Objective
To explore Permutation Feature Importance (PFI) and run it in R script. This article is based on information in 「機械学習を解釈する技術 ~Techniques for Interpreting Machine Learning~」by Mitsunosuke Morishita. In this book, the author does not go through all the methods by R, so I decided to make a brief note with an R script.
Permutation Feature Importance
Permutation Feature Importance (PFI) is defined to be the decrease in a model score when a single feature value is randomly shuffled 1. This procedure breaks the relationship between the feature and the target, thus the drop in the model score is indicative of how much the model depends on the feature. -scikit-learn Here are simple 5 steps of PFI
- Predict the target with ALL explanatory variables and calculate prediction error, which is going to be the baseline
- Pick one explanatory variable and permeate/shuffle it on the debatable. Predict the target and calculate prediction error
- Calculate the difference of prediction errors from steps 1 and 2. Make the difference the importance of variables piked at step 2
- Repeat steps for all explanatory variables
- See the importance of all variables and analyze
Execution with Real Data
Now, let's see how to run PFI with actual dataset.
Get Dataset
# Set up
library(mlbench)
library(tidymodels)
library(DALEX)
library(ranger)
library(Rcpp)
library(corrplot)
data("BostonHousing")
df = BostonHousing
`%notin%` <- Negate(`%in%`)
Obserview of the Dataset
Here are overview of the dataset
head(df)
medv is our response variable, We predict this.
hist(df$medv,breaks = 20, main = 'Histgram of medv', xlab = 'medv ($ in 1,000)')
■ ■ ■ ■
- Tasks to perform
**A)** According to the write-up on permutation feature importance, how is PFI defined?
**B)** Carry on the write-up on permutation feature importance in R, beginning after its final line.
The data that come after this point are not needed.

- Source excerpt
■ ■ ■ ■
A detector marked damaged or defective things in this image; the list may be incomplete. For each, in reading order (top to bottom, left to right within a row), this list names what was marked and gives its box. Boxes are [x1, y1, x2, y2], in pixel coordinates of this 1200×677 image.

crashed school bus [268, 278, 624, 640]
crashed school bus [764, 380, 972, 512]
■ ■ ■ ■
- Task-by-task outputs
**A)** PFI is the decrease in a model score when a single feature value is randomly shuffled.

**B)**
Build a Model
We won't cover building a model in this article. I used XGBoost for the model.
split = initial_split(df, 0.8)
train = training(split)
test = testing(split)
model = rand_forest(trees = 100, min_n = 1, mtry = 13) %>%
set_engine(engine = "ranger", seed(25)) %>%
set_mode("regression")
fit = model %>%
fit(medv ~., data=train)
fit
Predict medv
result = test %>%
select(medv) %>%
bind_cols(predict(fit, test))
metrics = metric_set(rmse, rsq)
result %>%
metrics(medv, .pred)
.metric | .estimator | .estimate |
---|---|---|
rmse | standard | 3.8857 |
rsq | standard | 0.8627 |
Interpre Feature Importance
Use the function explain to create an explainer object that helps us to interpret the model.
explainer = fit %>%
explain(
data = test %>% select(-medv),
y = test$medv
)
Use model_parts function to get PFI. Here you can see rm and lstat are the top 2 important variables to predict medv. The bark blue box chart show distribution of error loss since we calculate it multiple times.
- loss_function: Evaluation metrics
- B: # of shuffles
- type: method of calculating importance "difference" or "ratio" are applicable
pfi = explainer %>%
model_parts(
loss_function = loss_root_mean_square,
B = 10,
type = "difference"
)
plot(pfi)
FYI
Method | Function |
---|---|
Permutation Feature Importance(PFI) | model_parts() |
Partial Dependence(PD) | model_profile() |
Individual Conditional Expectation(ICE) | predict_profile() |
SHAP | predict_parts() |
Grouped Permutation Feature Importance (GPFI)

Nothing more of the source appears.